Douglas Leon Natera, president of the Venezuelan Medical Federation, a doctors' society critical of President Chavez, blames inadequate funding for many of the problems. Even though Venezuela budgets 8% of its gross domestic product for health, he says that 75% gets diverted to the government's new neighbourhood health clinics staffed by Cuban doctors.

Obtaining funds for hospitals “hasn't been easy with any government”, he says, “but with this one it has been worse”.

Carlos Ocanto, director of Caracas' 14 municipal hospitals, lays much of the blame on the administration of the previous mayor, a diehard Chavez opponent. He explains that upon taking office last December he found large debts, deteriorating infrastructure, and “a cemetery of damaged equipment”, as well as 89 machines purchased with Spanish development assistance that had never been installed.

However, Ocanto says the new administration is making improvements. “We're making investments”, he says. “But there's a lot left to do.”
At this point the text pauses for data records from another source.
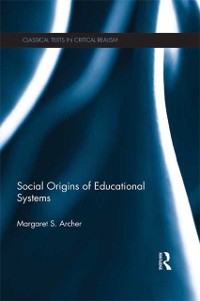 Cover Social Origins of Educational Systems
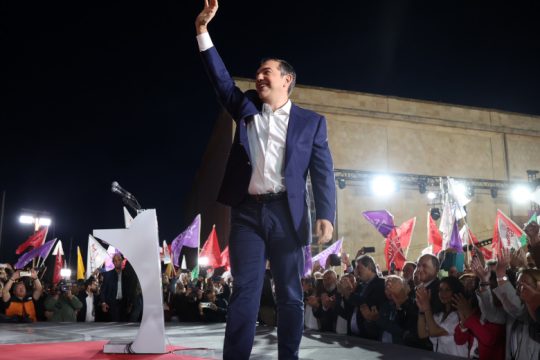 «Οι πολλοί θα κάνουν έξωση στον κύριο Μητσοτάκη από το Μέγαρο Μαξίμου»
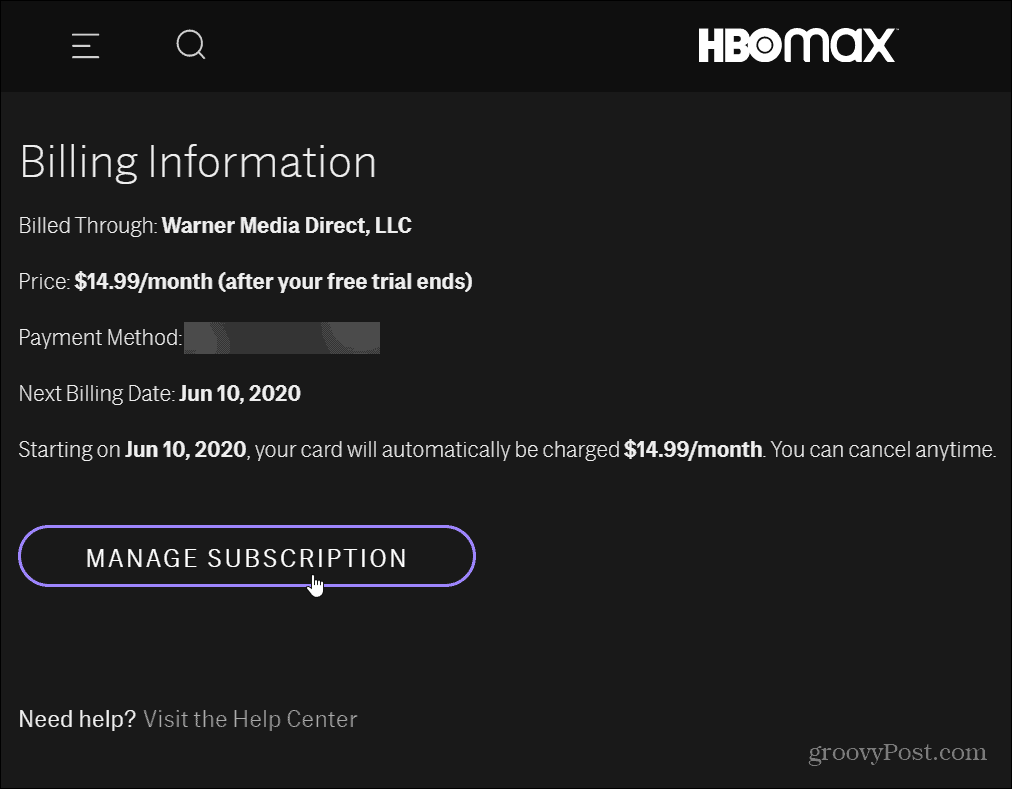 How to Cancel Your HBO Max Subscription - 54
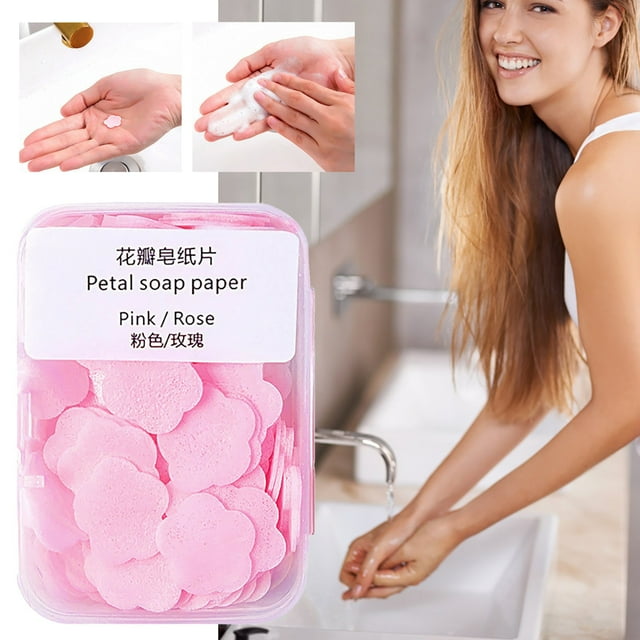 Bath & Bathing Accessories Soap Tablet Travel Portable Disposable Hand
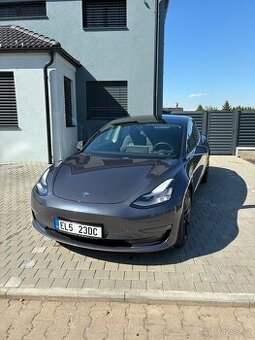 Tesla Model 3 Performance | Nová baterie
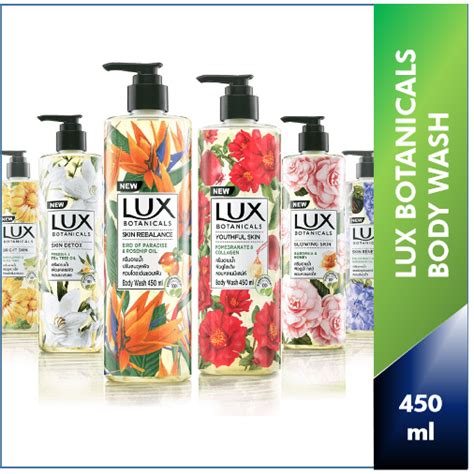 Lux Botanicals Body Wash 250ml 450ml Shopee Singapore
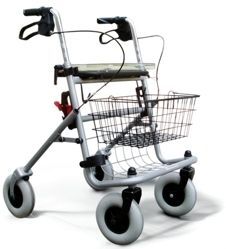 Steel Rollator Vermeiren 286B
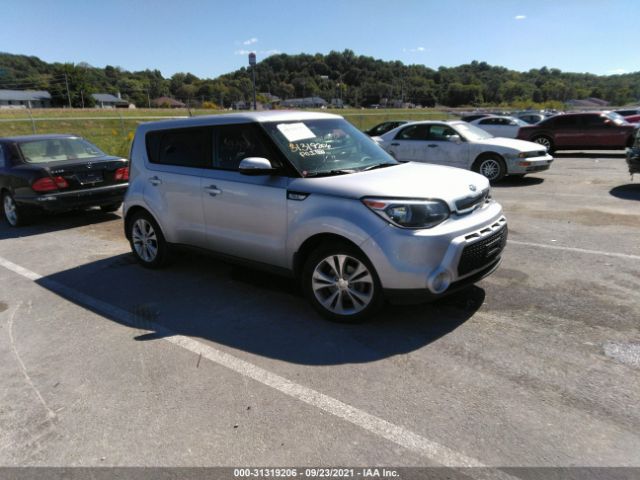 KIA SOUL 2016 kndjx3a58g7843599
Back in Magallanes hospital, Mercedes Parica, 66, slowly makes her way down four flights of stairs on an ulcerated leg, gripping her cane and the banister. She says she had to bring her own gauze, parchment, and vinegar for the antiseptic solution for her treatment. 6 weeks before, she had been hospitalised for surgery, but was sent back home when the surgery rooms became unusable. Asked if there will be real improvements to conditions in future, she answers simply: “Let's hope.”